Robert Cettl’s review published on Letterboxd:
Harvey Keitel has long been one of the more daring actors in Hollywood. Known, like Robert DeNiro, for his early work with famed director Martin Scorsese, Keitel often took out of the way and unusual roles outside of the mainstream to balance his mainstream work. Always a character actor rather than a star, Keitel lent his presence to two raw depictions of troubled, despairing and sexually tormented humanity. The first of these was director James Toback’s Fingers and the second was director Abel Ferrara’s bleak Bad Lieutenant. These two films are the cornerstones of the actor’s career. Although both films are cult favourites, Fingers especially is something of a landmark in the development of American independent cinema. It is an assured debut by Toback, and a film that can stand alongside Scorsese’s more celebrated works of the period, playing on Keitel’s performances in Mean Streets, Taxi Driver and his obsessive man of tortured honour in Ridley Scott’s The Duellists. Yet for the bleak vision of sexual despair that is Fingers, Toback was able to convince Faberge, the perfume company, to produce it.

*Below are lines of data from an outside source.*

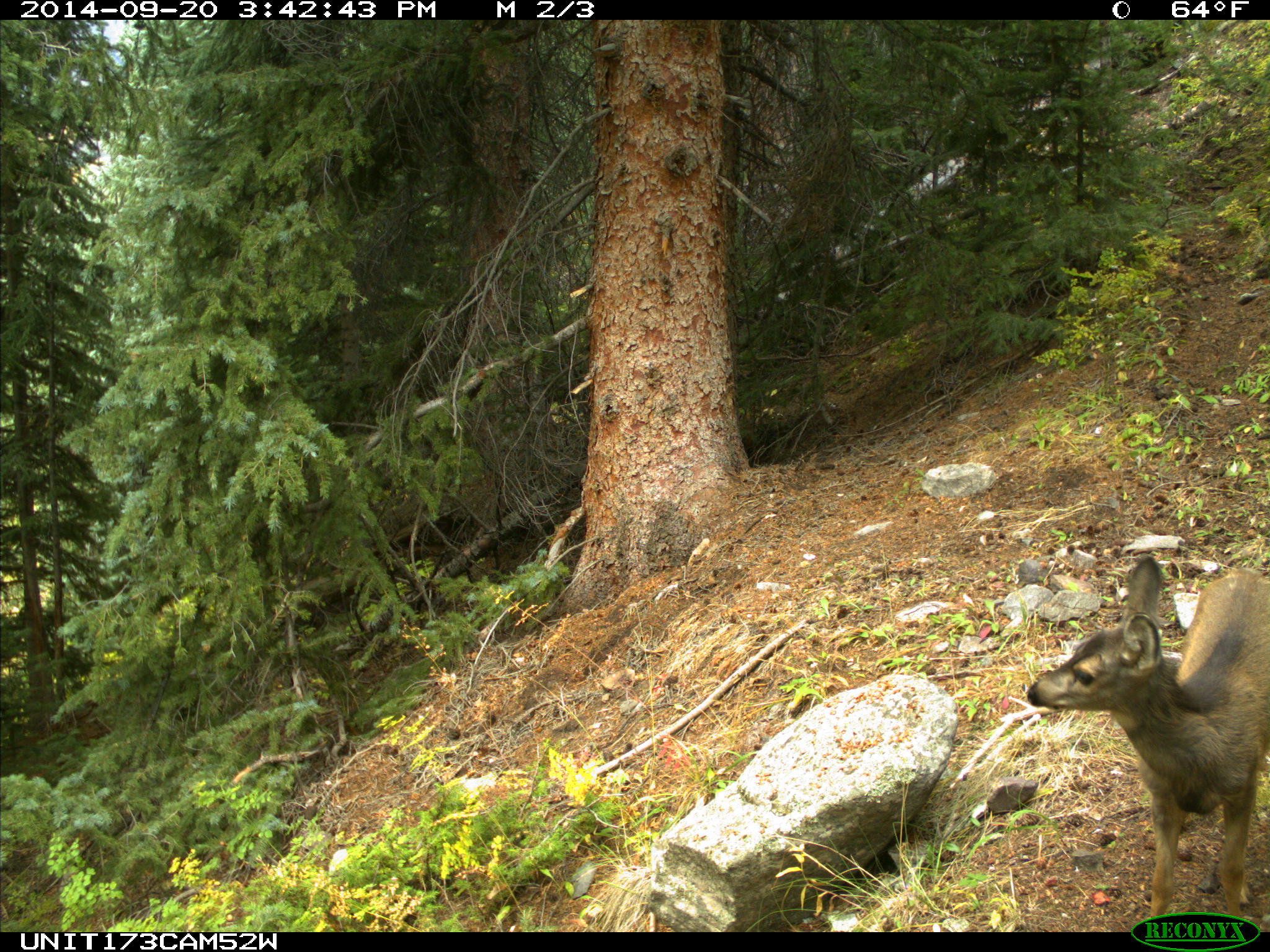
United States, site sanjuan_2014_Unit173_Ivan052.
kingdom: Animalia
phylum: Chordata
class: Mammalia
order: Artiodactyla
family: Cervidae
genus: Odocoileus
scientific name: Odocoileus hemionus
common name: mule deer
Odocoileus hemionus (mule deer).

Fingers tells the story of Jimmy (Keitel) a pianist who aspires to Carnegie Hall, but lives a violent life as a debt collector for his loan shark father. One day, he sees a woman (Tisa Farrow) outside his apartment, listening to him play the piano. He pursues her, intent to prove him a sex machine, but awkward and ill at ease with the performance he must put on. It is clear that he is a sexually unstable figure. Things go astray when he attends an audition at Carnegie Hall, and his world starts to crumble as he descends into a form of sexual psychosis. Farrow eventually shuns him as inadequate, but he follows her to her lover, a towering Afro-American (Jim Brown) who is clearly the sexual dynamo that Keitel perhaps fantasizes himself as. Keitel is unable to prevent his humiliations. His father urges him to uphold his honour against the gangster refusing to pay his debt, but he is now reluctant.

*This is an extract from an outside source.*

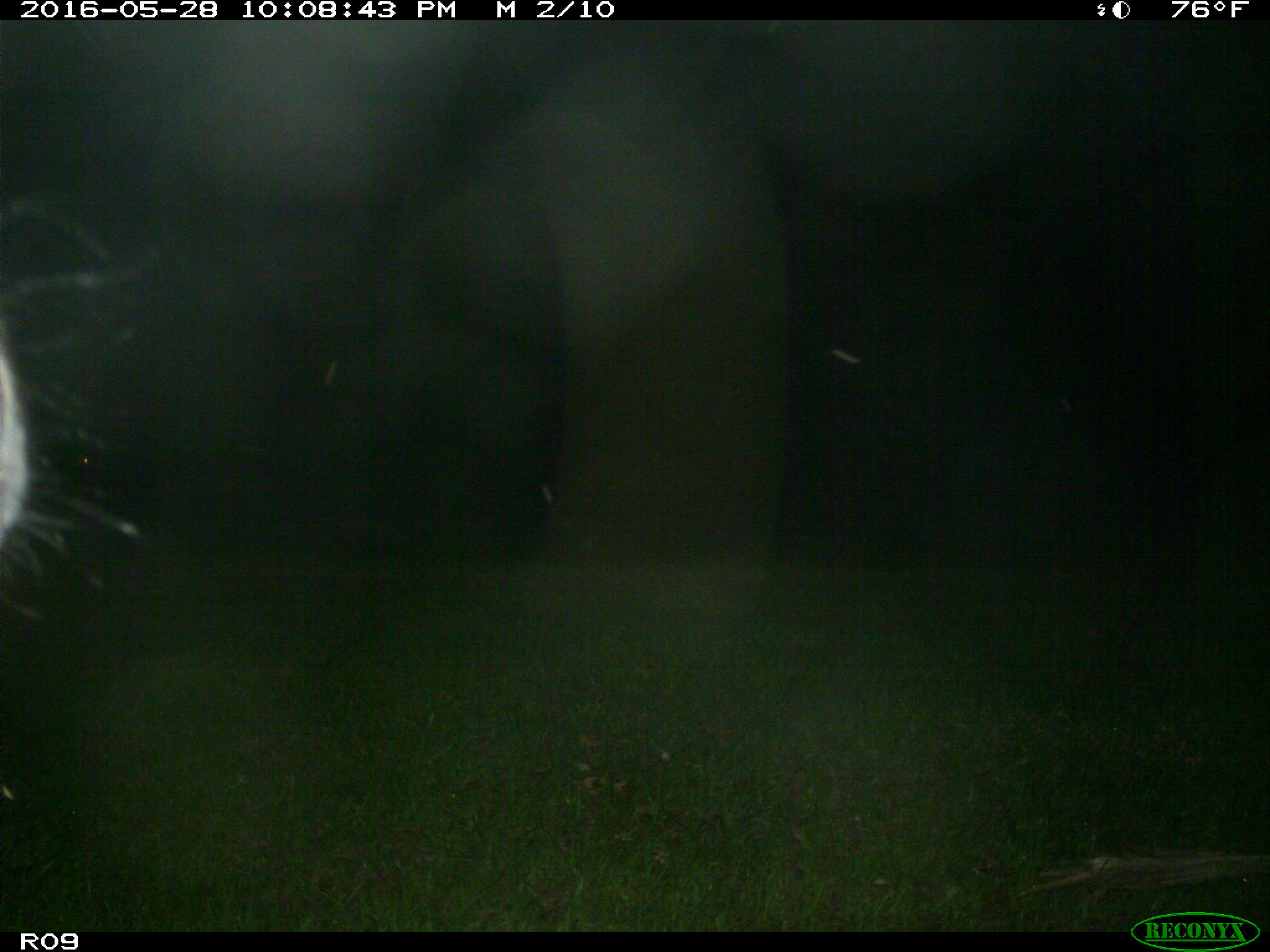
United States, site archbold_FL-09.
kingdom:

The film has been hailed as a complex “psychosexual nightmare” and as that it is a truly fascinating film examination of a man unsure of his own sexual inclinations and yet desperately trying to prove himself a sexual presence. He lives in a limbo. His life as a pianist contrasts to his violent side as he uses his fingers to make music and brutality. He is sexually drawn to men but pursues women in denial. Forever trapped between opposites, he exists in a desperate, psychological netherworld and the film expertly segues from his violence to his musical interests, almost as if he needs the music as a balancing factor. Hence he carries a tape recorder with him wherever he goes, playing his favorite music lest the harsh world overwhelm him – music is an ecstatic escape from the everyday, an escape he would perhaps like to find through sex but cannot. It is a sign of neurotic obsession rather than the passion of an artist, hence his audition problems. He cannot make the leap and escape his limbo, his private trap between high art and the low street. This man of contradictions, of violence and compassion, of tenderness and sexual violence is bound to explode and implode, and Keitel and Toback expertly and subtly chart his psychological collapse, making the film a truly absorbing character study.

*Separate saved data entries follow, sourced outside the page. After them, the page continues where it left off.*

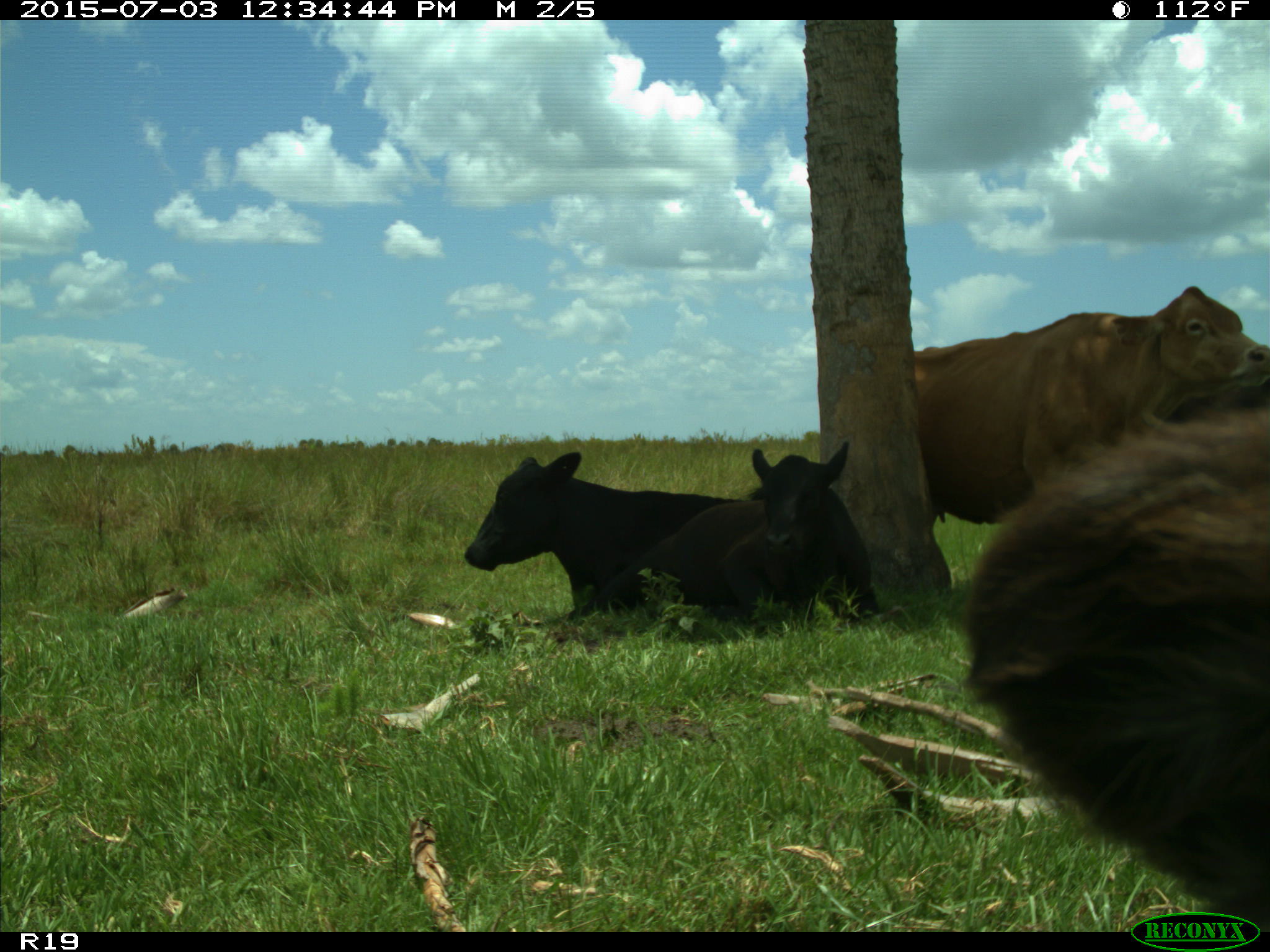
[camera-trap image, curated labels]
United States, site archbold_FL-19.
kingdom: Animalia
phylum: Chordata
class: Mammalia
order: Artiodactyla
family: Bovidae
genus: Bos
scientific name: Bos taurus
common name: domestic cow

On one level, Keitel fears inadequacy and is forever putting on a front, willing himself to violence and what he considers sexual aggression. He needs force to define himself, but although capable of violence, is also uncomfortable with it, however much it fulfills his need to appear dominant. Farrow and Brown see through this, resulting in his sexual humiliation by Brown, who is capable of dominating women with commanding force and sudden brutality. For Keitel, sex and pain seem forever bound, and the film equates his discomfort as a sexual expression, culminating in his prostate examination. Heterosexual sex is a form of role-playing for him, and he is finally unable to fulfill his fantasy image of himself as a lover or a pianist. Ironically the only opportunity left him is his father’s pleas to express himself in violence and murder. Personal and sexual failure send him in a spiral towards violent, vengeful and homicidal madness, turning him into a caged, naked, trapped animal, forever isolated and consumed by his own private demons. Fingers is thus a complex, despairing study of psychological disintegration and its sexual manifestations and impetus. It provides Keitel with his most daring role until Bad Lieutenant expanded on the sexual psychosis explored here.